DAILY NEWS Jun 10, 2013

An arbitrator for the Financial Services Commission of Ontario recently ruled that a form used in the past by auto carriers to notify claimants that their income replacement benefits are being stopped is confusing and unclear.


FSCO arbitrator Jessica Kowalski ruled June 5 that a claimant with Western Assurance Company who had income replacement stopped seven years ago may now proceed to arbitration.

She also ruled that a notice of stoppage of weekly benefits and request for assessment (Form OCF-17), dated July 29, 2004, is void. Western Assurance had argued that it was a valid stoppage form.

FSCO records indicate that the claimant, who was rear-ended in August 2001 by a dump truck, received income replacement  benefits to August 13, 2004. The previous month, he was given an OCF-17 form, which is no longer in use.

The issue is whether the July 29, 2004 OCF-17 was “sufficient to start the running of the two-year limitation period,” and if so, whether the claimant was barred by law from proceeding with his claim for income replacement.
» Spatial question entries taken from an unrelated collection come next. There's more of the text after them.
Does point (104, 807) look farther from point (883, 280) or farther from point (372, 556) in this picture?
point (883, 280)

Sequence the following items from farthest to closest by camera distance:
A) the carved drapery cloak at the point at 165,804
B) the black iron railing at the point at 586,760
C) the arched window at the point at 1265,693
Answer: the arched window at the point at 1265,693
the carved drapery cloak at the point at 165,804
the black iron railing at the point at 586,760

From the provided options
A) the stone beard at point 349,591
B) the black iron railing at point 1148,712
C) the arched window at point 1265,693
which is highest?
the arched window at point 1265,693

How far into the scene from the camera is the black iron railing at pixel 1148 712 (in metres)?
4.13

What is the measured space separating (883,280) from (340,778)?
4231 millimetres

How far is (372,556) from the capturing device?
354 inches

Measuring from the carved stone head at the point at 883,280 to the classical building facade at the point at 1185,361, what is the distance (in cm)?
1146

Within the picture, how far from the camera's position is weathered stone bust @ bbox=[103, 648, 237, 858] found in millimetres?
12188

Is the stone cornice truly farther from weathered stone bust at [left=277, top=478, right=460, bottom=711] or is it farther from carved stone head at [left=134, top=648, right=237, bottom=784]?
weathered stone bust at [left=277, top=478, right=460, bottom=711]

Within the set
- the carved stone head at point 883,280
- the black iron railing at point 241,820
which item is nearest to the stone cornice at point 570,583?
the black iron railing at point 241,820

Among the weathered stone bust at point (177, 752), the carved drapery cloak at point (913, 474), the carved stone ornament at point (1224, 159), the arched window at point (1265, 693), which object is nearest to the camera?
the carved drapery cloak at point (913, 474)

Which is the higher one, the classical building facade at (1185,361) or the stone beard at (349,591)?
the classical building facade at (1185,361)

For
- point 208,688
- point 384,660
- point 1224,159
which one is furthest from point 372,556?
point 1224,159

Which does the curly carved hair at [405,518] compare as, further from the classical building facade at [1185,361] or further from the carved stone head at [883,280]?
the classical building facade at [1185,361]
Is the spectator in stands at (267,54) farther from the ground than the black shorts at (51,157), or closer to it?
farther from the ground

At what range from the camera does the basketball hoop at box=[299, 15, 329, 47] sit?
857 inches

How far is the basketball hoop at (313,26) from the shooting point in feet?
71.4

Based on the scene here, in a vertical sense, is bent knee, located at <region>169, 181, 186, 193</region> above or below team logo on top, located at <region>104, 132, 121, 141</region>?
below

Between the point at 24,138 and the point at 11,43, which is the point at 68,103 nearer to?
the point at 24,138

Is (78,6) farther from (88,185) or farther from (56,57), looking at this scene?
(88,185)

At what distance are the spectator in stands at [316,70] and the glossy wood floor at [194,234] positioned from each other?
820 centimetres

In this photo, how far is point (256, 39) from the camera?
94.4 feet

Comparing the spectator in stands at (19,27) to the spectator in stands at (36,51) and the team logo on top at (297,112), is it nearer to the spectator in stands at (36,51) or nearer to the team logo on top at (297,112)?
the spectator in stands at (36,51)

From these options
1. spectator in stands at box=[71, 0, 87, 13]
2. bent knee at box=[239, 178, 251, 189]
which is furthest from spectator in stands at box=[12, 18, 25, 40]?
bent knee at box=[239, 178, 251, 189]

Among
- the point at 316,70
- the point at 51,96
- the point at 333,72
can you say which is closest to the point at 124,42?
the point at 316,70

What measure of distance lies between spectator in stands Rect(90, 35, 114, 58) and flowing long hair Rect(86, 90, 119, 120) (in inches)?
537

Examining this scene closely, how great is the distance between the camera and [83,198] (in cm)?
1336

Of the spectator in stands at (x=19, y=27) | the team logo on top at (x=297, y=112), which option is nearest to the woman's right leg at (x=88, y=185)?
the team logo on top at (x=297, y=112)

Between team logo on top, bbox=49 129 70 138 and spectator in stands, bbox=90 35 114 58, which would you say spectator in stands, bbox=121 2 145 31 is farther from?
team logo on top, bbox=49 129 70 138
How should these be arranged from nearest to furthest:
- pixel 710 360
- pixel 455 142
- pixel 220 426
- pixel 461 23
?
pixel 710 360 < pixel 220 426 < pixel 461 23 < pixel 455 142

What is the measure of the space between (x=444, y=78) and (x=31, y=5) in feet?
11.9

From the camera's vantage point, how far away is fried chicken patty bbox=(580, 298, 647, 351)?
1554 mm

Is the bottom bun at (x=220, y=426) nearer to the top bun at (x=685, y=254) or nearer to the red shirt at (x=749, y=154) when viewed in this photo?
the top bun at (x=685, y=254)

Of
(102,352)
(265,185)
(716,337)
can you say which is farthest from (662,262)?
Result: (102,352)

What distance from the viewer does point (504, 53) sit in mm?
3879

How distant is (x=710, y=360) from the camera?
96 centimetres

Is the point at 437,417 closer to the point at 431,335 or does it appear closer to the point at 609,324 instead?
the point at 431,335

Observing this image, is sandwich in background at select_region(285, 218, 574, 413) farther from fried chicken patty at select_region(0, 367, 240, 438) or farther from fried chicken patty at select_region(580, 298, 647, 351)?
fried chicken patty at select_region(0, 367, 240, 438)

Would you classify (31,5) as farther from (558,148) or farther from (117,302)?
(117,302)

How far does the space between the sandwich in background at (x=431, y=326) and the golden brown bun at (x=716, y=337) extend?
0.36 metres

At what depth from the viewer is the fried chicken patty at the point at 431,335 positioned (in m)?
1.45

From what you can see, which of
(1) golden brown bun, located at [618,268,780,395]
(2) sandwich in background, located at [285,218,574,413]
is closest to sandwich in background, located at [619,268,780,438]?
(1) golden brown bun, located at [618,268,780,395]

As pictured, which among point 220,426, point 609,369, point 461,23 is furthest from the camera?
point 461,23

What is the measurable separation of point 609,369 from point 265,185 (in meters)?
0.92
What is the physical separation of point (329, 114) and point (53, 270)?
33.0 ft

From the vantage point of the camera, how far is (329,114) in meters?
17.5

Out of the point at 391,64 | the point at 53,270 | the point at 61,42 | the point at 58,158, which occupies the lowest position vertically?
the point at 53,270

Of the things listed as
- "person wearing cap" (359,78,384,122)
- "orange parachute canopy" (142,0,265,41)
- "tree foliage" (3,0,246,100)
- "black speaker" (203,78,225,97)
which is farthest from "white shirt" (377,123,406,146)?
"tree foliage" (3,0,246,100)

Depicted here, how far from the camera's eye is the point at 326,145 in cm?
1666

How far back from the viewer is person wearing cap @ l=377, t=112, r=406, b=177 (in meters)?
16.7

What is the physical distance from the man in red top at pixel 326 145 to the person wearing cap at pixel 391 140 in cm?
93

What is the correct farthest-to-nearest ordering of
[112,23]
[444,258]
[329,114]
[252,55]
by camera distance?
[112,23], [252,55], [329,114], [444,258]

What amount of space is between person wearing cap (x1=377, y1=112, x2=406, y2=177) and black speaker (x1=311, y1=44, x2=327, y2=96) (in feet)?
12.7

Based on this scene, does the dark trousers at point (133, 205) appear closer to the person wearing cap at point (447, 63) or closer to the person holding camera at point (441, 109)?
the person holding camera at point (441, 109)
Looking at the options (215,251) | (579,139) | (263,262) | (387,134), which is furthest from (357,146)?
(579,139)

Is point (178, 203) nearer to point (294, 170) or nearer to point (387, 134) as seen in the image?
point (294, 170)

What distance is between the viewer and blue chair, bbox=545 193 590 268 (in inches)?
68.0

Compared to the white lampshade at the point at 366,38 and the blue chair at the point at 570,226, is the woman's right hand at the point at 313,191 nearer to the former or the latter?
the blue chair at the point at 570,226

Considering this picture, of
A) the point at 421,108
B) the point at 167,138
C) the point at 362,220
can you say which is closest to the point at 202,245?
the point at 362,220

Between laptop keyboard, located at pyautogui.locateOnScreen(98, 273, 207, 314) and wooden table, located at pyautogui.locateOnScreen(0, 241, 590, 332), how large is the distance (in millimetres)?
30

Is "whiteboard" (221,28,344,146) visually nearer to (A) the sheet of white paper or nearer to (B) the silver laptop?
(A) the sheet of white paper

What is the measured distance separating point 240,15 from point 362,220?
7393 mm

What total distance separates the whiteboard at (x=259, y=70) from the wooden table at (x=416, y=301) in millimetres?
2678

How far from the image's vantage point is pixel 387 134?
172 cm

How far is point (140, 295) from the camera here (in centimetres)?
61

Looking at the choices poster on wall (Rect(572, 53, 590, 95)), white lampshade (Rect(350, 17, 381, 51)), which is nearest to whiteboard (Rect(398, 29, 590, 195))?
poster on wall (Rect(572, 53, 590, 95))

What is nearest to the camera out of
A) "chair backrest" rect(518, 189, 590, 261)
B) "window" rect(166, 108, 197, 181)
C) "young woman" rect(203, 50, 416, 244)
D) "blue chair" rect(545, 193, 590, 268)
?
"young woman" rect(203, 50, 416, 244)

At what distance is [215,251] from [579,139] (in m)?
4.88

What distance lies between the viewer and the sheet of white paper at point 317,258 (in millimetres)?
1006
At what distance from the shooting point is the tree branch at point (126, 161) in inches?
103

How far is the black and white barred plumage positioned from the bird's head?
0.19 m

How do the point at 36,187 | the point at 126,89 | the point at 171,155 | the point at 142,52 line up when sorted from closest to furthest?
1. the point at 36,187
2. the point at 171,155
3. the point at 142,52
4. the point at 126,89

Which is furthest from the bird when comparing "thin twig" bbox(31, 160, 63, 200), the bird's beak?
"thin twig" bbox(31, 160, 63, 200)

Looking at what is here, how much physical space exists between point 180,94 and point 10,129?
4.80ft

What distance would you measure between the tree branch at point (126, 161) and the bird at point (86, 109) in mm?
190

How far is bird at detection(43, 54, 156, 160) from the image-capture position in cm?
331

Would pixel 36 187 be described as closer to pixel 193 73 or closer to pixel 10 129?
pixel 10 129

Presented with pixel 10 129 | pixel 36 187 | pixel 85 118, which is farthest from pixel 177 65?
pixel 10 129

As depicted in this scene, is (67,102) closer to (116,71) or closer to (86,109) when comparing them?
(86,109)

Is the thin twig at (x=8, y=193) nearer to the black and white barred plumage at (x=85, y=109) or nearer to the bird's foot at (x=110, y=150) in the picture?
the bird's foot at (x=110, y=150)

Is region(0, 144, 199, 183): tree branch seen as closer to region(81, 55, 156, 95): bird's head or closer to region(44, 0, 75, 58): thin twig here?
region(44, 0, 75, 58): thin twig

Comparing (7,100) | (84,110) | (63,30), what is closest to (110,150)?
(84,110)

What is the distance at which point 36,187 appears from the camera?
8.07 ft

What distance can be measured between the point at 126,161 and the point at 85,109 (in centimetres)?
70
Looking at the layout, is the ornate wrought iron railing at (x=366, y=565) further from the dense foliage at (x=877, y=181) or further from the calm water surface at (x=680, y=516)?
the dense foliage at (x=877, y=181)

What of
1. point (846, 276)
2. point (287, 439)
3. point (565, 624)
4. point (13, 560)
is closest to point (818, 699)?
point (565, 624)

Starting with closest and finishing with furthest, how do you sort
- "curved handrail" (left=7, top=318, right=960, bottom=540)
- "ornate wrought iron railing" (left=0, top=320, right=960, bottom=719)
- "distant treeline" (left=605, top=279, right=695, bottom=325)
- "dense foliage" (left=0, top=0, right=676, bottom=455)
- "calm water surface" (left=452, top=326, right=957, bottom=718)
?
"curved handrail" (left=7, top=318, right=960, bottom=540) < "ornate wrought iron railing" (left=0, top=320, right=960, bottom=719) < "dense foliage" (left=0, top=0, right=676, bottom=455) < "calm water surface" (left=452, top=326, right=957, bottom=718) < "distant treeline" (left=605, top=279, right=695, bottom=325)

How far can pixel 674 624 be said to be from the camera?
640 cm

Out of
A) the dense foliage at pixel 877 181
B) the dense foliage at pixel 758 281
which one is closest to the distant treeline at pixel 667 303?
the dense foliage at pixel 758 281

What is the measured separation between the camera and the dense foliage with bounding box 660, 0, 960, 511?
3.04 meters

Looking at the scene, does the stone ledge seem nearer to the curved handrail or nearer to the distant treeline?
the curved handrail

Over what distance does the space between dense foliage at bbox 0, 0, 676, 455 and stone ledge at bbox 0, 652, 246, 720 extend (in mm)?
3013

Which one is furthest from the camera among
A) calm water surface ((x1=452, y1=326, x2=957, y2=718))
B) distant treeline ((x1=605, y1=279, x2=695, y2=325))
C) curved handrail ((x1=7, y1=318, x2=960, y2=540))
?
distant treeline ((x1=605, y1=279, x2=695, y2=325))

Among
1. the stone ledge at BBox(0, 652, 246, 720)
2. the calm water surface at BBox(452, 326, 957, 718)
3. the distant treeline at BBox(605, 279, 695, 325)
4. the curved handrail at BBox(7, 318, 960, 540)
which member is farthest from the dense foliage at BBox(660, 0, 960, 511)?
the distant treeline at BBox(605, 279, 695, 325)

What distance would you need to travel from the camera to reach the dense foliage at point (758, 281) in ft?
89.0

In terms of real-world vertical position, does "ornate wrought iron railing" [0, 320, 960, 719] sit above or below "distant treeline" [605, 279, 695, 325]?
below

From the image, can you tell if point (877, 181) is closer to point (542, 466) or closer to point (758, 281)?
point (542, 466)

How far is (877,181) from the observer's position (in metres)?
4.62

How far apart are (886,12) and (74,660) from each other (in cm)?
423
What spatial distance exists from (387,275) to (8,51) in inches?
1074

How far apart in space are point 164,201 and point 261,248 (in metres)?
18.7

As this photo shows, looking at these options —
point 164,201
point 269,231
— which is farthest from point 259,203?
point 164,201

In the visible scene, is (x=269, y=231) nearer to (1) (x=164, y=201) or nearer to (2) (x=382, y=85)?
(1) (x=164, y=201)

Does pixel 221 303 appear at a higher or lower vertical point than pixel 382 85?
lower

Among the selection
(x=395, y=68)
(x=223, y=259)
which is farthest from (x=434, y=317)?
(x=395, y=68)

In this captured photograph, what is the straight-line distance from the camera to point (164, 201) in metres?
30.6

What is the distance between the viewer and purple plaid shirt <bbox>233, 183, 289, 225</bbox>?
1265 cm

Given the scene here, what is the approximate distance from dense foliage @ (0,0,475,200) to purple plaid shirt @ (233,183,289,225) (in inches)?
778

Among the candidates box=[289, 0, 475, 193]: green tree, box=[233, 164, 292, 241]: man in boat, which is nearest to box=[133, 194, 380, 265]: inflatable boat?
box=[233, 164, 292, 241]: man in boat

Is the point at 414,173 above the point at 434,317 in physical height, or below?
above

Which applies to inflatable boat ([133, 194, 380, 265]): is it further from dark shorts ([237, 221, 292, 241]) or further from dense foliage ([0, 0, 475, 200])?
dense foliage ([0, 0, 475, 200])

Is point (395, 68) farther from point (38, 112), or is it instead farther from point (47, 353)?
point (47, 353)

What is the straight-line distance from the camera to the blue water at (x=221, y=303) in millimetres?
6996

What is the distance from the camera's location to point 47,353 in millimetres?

The carrier had argued that he was barred.

The two-year limitation period she referred to is Section 281 of the Insurance Act, which states that a mediation, evaluation, court proceeding or arbitration “shall be commenced within two years after the insurer's refusal to pay the benefit claimed.”

Form OCF-17 included the reason the claimant's benefits were being stopped, as well as information on mediation and the right to arbitrate if mediation fails.

The main problem, Kowalski suggested, was part 5 of OCF-17, which is titled “applicant request and signature.” This is where the claimant was asked to sign the form, which notes the claimant disagrees with the stoppage of benefits and requests an assessment at a designated assessment centre (DAC) to determine whether he or she continues to have a disability that entitles the claimant to receive benefits.

“Rather than describing the DAC as an option available to the insured person, it tells an insured person that if he or she does not sign the portion of the form requesting an assessment by a DAC, then he or she cannot continue on to mediation or more if she or he disagrees with the stoppage of benefits,” Kowalski wrote. 

However, Kowalski noted the law did not require the claimant to request or attend a DAC before applying for mediation.

“While he had a right to request a DAC, it was not a prerequisite to disagreeing with the insurer's decision to stop benefits.”

Therefore, she wrote, Part 5 of OCF-17 “imposed a requirement on an insured person that was not required” by the Statutory Accident Benefits Schedule (SABS), the form “did not constitute a proper refusal” and therefore the two-year limitation period did not begin to run in July of 2004.

Quoting from the Supreme Court of Canada decision in 2002 in the case of Smith versus Co-operators General Insurance Company, Kowalski noted that when refusing benefits, insurers must “inform insured persons of the dispute resolution process in straightforward and clear language directed towards and unsophisticated person.”

The Supreme Court of Canada ruling was in the case of Bernadette Smith, who was in an accident in 1994. Her carrier stopped paying benefits in May, 1996. Mediation started in 1997 but failed, and she sued the carrier in 1998.

The carrier had asked for a ruling that Smith's claim was time-barred. This motion was granted in 1999 and upheld in 2000 by the Ontario Court of Appeal.

But the highest court in the land overturned that ruling, even though The Co-operators had used a form prescribed by the Commissioner of Insurance.

“The industry practice of using the form prescribed by the Commissioner cannot somehow be a substitute for conformity” with SABS, which requires that insurers refusing benefits shall inform the claimant of the dispute resolution process, Mr. Justice Charles Gonthier wrote on behalf of the majority of the Supreme Court of Canada at the time. “There is no indication that insurers are legally prevented from adding to the prescribed form so that it is in conformity with the legal requirements.”